» **Extrait de page**:
Rappelons d’abord les faits de l’espèce : Par un arrêté du 10 septembre 2001, le conseil des ministres de la Polynésie française a autorisé le Territoire à souscrire 33 109 actions émises par la société Compagnie de développement des énergies renouvelables ( la Coder « Marama nut »), pour un montant voisin de 154 M de F CFP, soit 1,2 M d’euros.. Cette société assure, aux côtés d’Electricité de Tahiti, la production et le transport d’électricité d’origine hydraulique. Il s’agissait en réalité d’une opération d’augmentation de capital de cette société, et le Territoire, qui possédait déjà, depuis 1980, une participation à son capital, a contribué à cette augmentation de capital sous la forme d’une incorporation de créances et d’un solde créditeur de compte courant. La participation du Territoire est ainsi demeurée inchangée, à hauteur d’environ 38 % du capital.
Le haut-commissaire de la République a demandé au Territoire, dans le cadre du contrôle de légalité, la communication de la délibération de l’assemblée générale extraordinaire du 23 juin 2001 de la société Coder Marama Nut fixant les conditions d’augmentation du capital. En l’absence de réponse, il a saisi le Tribunal administratif de Papeete afin d’obtenir, d’une part, l’annulation de ce refus implicite, et d’autre part, et surtout, l’annulation de l’arrêté du 10 septembre 2001.
Le tribunal a fait droit à cette demande d’annulation du représentant de l’Etat par un jugement du 12 août 2003, en se fondant notamment sur les dispositions de la loi n° 83-597 du 7 juillet 1983 relatives aux sociétés d’économie mixte locales, applicable en Polynésie française en vertu de la loi du 12 avril 1996 complétant le statut d’autonomie. Il a en effet estimé qu’il résultait de ces dispositions « qu’alors même que la prise de participation initiale du territoire au capital de la société Coder Marama Nui serait antérieure à l’entrée en vigueur des dispositions de la loi du 7 juillet 1983, l’augmentation de cette participation, sous l’empire de cette loi, au capital d’une société anonyme qui n’est pas constituée sous forme de société d’économie mixte et ne permet donc pas à la puissance publique d’exercer son contrôle dans les conditions particulières prévues par la loi est entachée d’illégalité ». Le tribunal a, en conséquence, annulé l’arrêté et retenu une solution de non-lieu à statuer en ce qui concerne les conclusions relatives au refus de communication des documents réclamés par le haut-commissaire.
Les conclusions du commissaire du gouvernement permettent d’éclairer ce jugement. Le commissaire relevait notamment que dès lors que la société en cause ne constitue pas une société d’économie mixte, « rien n’empêche la société anonyme de se choisir un actionnaire privé comme président du Conseil d’administration » et que « les grandes décisions de l’entreprise, engageant des fonds publics, relèvent alors des partenaires privés ». Il observait, en outre, que l’arrêté méconnaissait le principe de liberté du commerce et de l’industrie.
Le Territoire de la Polynésie française vous demande aujourd’hui d’annuler ce jugement.

» **Extrait des données**:

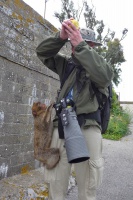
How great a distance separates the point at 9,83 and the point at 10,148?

» **Tâche demandée**:
Recopiez fidèlement le passage de l'extrait de page situé entre « Rappelons d’abord les » et « 38 % du capital. », ces deux passages compris.

» **Tâche accomplie**:
Rappelons d’abord les faits de l’espèce : Par un arrêté du 10 septembre 2001, le conseil des ministres de la Polynésie française a autorisé le Territoire à souscrire 33 109 actions émises par la société Compagnie de développement des énergies renouvelables ( la Coder « Marama nut »), pour un montant voisin de 154 M de F CFP, soit 1,2 M d’euros.. Cette société assure, aux côtés d’Electricité de Tahiti, la production et le transport d’électricité d’origine hydraulique. Il s’agissait en réalité d’une opération d’augmentation de capital de cette société, et le Territoire, qui possédait déjà, depuis 1980, une participation à son capital, a contribué à cette augmentation de capital sous la forme d’une incorporation de créances et d’un solde créditeur de compte courant. La participation du Territoire est ainsi demeurée inchangée, à hauteur d’environ 38 % du capital.